There is also a fairness angle worth watching. By one industry estimate, roughly 60% of a standard residential plan review is objective code-checking that software handles well, while the remaining 40% calls for human judgment. If an automated prescreen ever treated applications from different neighborhoods unevenly, the result could look a great deal like discrimination, and that is the sort of claim that runs through the courts and fair-housing law, not through whatever a procurement contract happens to say.
Standout fact: In a Honolulu pilot, AI prescreening cut residential plan review from 60 to 90 minutes per application to 15 to 20, the city reported, yet the software still does not approve or reject a single permit.
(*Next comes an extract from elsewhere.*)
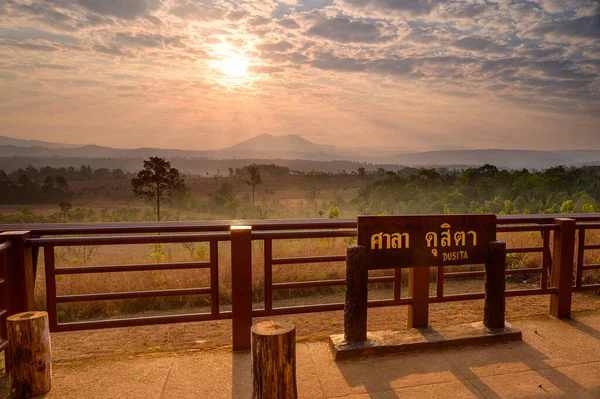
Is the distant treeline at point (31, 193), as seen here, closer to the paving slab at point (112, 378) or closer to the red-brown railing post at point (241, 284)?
the paving slab at point (112, 378)

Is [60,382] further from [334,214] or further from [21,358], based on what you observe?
[334,214]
What cities signed without debating
This is the quiet part. City councils approved these tools as efficiency measures, and the public conversation centered on speed: shorter queues, faster housing, relief for overworked staff. The allocation of risk, who pays when the software is wrong, lives in procurement contracts that were rarely the subject of any council debate.
That is not a scandal. It is a gap. The indemnification terms, the audit rights, the limits on a vendor’s liability, the question of what happens to the records of an AI prescreen if a dispute lands in court, are all decided in documents that a resident would have to file a records request to see. The cities moving fastest are, in many cases, the ones with the worst backlogs and the most pressure to act. Speed was the selling point. The fine print came along for the ride.
Records retention deserves its own mention, because it is the kind of detail that only matters after something goes wrong. If a building fails an inspection two years on and the owner argues the city’s prescreen missed an obvious code violation, the case may turn on what the AI flagged, what it did not, and whether anyone kept that output. The federal AI clause now in draft devotes real attention to how government data tied to an AI system is handled and deleted, which is a sign that retention is a live question wherever these tools are bought. A permitting system that quietly discards its own reasoning leaves a homeowner, and the city, with nothing to examine, and few procurement contracts say a word about it.
The Bottom Line
If you are a city official, read the indemnification clause in your AI permitting contract before the first bad approval, not after. If you are a developer, faster AI review shortens your timeline, but it does not shift your own duty to build to code, so do not treat a quick approval as cover. And if you own the home, a permit cleared in days is still what a permit always was: permission to build, not a promise that everything behind the walls is right.